Visualization¶
reptimeline provides four visualization types for understanding representation dynamics.
Phase Dashboard¶
Three-panel plot showing entropy, churn rate, and utilization curves with automatically detected phase transitions marked as vertical lines.
from reptimeline.viz import plot_phase_dashboard
plot_phase_dashboard(timeline, save_path="phase_dashboard.png")

What to look for:
- Entropy drops: The model is "deciding" -- committing to specific representations
- Churn spikes: Rapid reorganization of representations
- Utilization drops: Codes collapsing -- fewer unique representations
- Vertical lines: Automatically detected phase transitions
Training Phases (from TriadicGPT)¶
| Phase | Steps | Characteristic |
|---|---|---|
| Exploration | 0 -- 7,500 | High churn, all bits tested |
| Consolidation | 7,500 -- 27,500 | Churn stays high, entropy stable, active reorganization |
| Crystallization | 27,500 | Simultaneous entropy/utilization drop -- the model "decides" |
| Stabilization | 27,500 -- 50,000 | Churn drops to 0.075, representations frozen |
Churn Heatmap¶
Per-bit churn rate across training steps.
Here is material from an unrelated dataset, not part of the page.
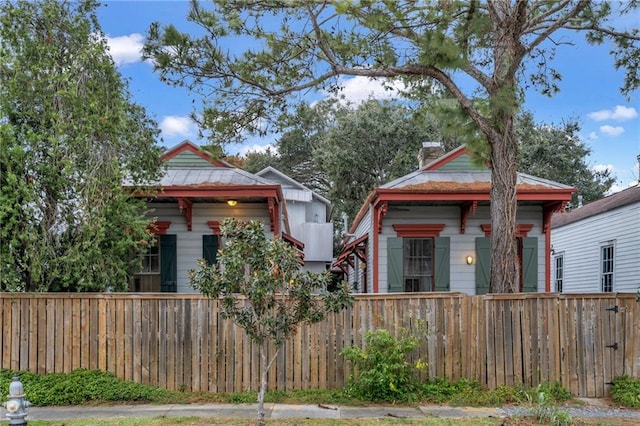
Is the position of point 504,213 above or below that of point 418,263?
above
Shows which bits are unstable and when.
from reptimeline.viz import plot_churn_heatmap
plot_churn_heatmap(timeline, save_path="churn_heatmap.png")

What to look for:
- Hot rows: Bits that flip frequently (unstable features)
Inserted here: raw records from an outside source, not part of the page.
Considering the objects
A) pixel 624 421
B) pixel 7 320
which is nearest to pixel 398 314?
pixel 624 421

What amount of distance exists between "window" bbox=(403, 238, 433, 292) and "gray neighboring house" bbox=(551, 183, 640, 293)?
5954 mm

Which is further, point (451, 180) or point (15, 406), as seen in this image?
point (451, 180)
- Hot columns: Training steps with high overall churn (reorganization events)
- Cool regions: Stable bits/periods (converged representations)
Swimlane¶
Per-concept bit activation grid across training steps. Shows how individual concepts' representations change.
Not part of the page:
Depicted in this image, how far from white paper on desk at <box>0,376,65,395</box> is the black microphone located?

from reptimeline.viz import plot_swimlane
plot_swimlane(timeline, concepts=["king", "queen", "love", "hate"],
save_path="swimlane.png")

What to look for:
- Births: Bits lighting up for the first time
- Deaths: Bits going dark permanently
- Shared patterns: Concepts that converge to similar bit patterns
- Divergence points: Steps where similar concepts start differing
Layer Emergence¶
Hierarchical layer activation order. Shows when each layer of the ontology stabilizes.
from reptimeline.viz import plot_layer_emergence
# Requires PrimitiveOverlay results
from reptimeline.overlays.primitive_overlay import PrimitiveOverlay
overlay = PrimitiveOverlay()
primitive_report = overlay.analyze(timeline, primitives)
plot_layer_emergence(primitive_report, save_path="layer_emergence.png")

What to look for:
- Bottom-up ordering: Lower layers (more abstract) should stabilize first
- Violations: Higher layers stabilizing before their dependencies
- Gaps: Layers that never stabilize (potential dead features)
Generating All Plots¶
from reptimeline.viz import (
plot_phase_dashboard,
plot_churn_heatmap,
plot_swimlane,
plot_layer_emergence,
)
# After running tracker.analyze() and overlay.analyze()
plot_phase_dashboard(timeline, save_path="plots/phase.png")
plot_churn_heatmap(timeline, save_path="plots/churn.png")
plot_swimlane(timeline, concepts=concepts, save_path="plots/swim.png")
plot_layer_emergence(primitive_report, save_path="plots/layers.png")
Or via CLI:
python -m reptimeline \
--checkpoint-dir checkpoints/ \
--primitives --overlay --plot \
--output timeline.json
This generates all four plots automatically in the output directory.